11.1.3 misto: permitido apenas em planos odontológicos, conforme RN nº 59/03.

12. CONDIÇÕES DE VÍNCULO DO BENEFICIÁRIO EM PLANOS COLETIVOS

12.1 Definir a condição de vínculo do beneficiário em planos coletivos de acordo com o tipo de contratação, se coletiva empresarial ou coletiva por adesão, conforme definição em normativo específico.

12.1.1 vínculo empregatício ativo: destinado à população delimitada e vinculada à pessoa jurídica por relação empregatícia ou estatuária.

12.1.2 vínculo empregatício inativo: destinado à população delimitada e vinculada à pessoa jurídica contratante, por relação empregatícia ou estatuária que estejam aposentados ou foram demitidos sem justa causa.

12.1.3 sem vínculo empregatício: destinado à população vinculada à pessoa jurídica de caráter profissional, classista ou setorial.
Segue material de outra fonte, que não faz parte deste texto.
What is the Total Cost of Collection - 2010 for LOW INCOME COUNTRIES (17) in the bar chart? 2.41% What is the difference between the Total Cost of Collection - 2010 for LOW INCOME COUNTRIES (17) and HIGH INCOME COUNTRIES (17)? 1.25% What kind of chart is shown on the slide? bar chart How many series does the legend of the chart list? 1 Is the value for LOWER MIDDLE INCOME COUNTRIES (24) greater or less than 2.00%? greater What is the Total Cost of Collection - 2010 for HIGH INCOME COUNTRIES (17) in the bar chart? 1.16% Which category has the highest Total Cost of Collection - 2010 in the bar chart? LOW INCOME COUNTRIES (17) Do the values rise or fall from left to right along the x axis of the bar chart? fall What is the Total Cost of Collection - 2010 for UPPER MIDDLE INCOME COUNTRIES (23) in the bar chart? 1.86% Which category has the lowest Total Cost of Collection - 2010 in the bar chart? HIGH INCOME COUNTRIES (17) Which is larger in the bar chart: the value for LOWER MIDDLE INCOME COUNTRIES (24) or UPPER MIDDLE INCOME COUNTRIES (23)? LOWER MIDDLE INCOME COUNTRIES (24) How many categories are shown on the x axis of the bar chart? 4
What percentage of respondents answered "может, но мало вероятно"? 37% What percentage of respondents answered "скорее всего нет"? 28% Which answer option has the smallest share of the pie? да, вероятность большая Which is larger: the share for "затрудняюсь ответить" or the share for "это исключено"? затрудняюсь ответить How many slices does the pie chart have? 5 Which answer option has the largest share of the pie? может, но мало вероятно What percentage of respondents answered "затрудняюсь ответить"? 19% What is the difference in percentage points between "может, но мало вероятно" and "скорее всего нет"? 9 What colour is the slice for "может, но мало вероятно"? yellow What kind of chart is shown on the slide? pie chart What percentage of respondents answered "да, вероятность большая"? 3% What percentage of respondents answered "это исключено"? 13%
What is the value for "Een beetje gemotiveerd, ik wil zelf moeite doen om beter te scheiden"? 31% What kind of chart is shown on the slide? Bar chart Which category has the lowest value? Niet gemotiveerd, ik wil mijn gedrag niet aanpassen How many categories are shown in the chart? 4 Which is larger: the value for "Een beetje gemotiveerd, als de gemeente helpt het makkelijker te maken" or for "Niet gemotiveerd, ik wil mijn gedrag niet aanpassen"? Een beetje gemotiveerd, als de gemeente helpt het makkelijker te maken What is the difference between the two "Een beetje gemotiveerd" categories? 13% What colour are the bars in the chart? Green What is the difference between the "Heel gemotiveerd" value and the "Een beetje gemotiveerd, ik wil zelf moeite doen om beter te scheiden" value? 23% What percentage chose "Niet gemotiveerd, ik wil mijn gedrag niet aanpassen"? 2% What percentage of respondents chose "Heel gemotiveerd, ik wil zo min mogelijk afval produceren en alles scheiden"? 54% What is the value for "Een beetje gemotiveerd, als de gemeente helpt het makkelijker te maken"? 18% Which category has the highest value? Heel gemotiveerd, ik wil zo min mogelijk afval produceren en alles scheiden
13. SERVIÇOS E COBERTURAS ADICIONAIS

13.1 Serviços ou cobertura adicionais de assistência à saúde, não previstas na Lei 9.656/98 ou pertencentes ao Rol de Procedimentos e Eventos em Saúde da ANS, conforme abaixo:

13.1.1 Assistência / internação domiciliar;

13.1.2 Assistência farmacêutica;

13.1.3 Transporte aeromédico;

13.1.4 Emergência domiciliar;

13.1.5 Emergência fora da abrangência geográfica contratada;

13.1.6 Transplantes não obrigatórios;

13.1.7 Procedimentos estéticos;

13.1.8 Assistência internacional;

13.1.9 Saúde Ocupacional;

13.1.10 Ortodontia;

13.1.11 Remissão por período determinado para dependentes em caso de falecimento do titular responsável;

13.1.12 Prêmios em dinheiro por sorteio vinculado à adimplência;

13.1.13 Isenção por prazo determinado do pagamento da contraprestação pecuniária na eventualidade de desemprego;

13.1.14 Outros (especificar).

Observações:

1. Cada opção indicada para ÁREA DE ATUAÇÃO, TIPO DE ACOMODAÇÃO, ACESSO A LIVRE ESCOLHA e FATOR MODERADOR deverá estar contemplada em anexo específico da respectiva Nota Técnica de Registro de Produto;

2. Quando houver comercialização de COBERTURAS e SERVIÇOS ADICIONAIS, além da obrigatória explicitação nos instrumentos contratuais dos planos ou em aditivos, os cálculos para esses opcionais deverão constar em anexos específicos da NTRP. Na hipótese dessa contratação ocorrer em separado do plano dispensar-se-á a informação.

 [Volta]


   [1] A RN nº 209, de 22/12/2009, em seu artigo 26, revogou a RN nº 160, de 04/07/2007.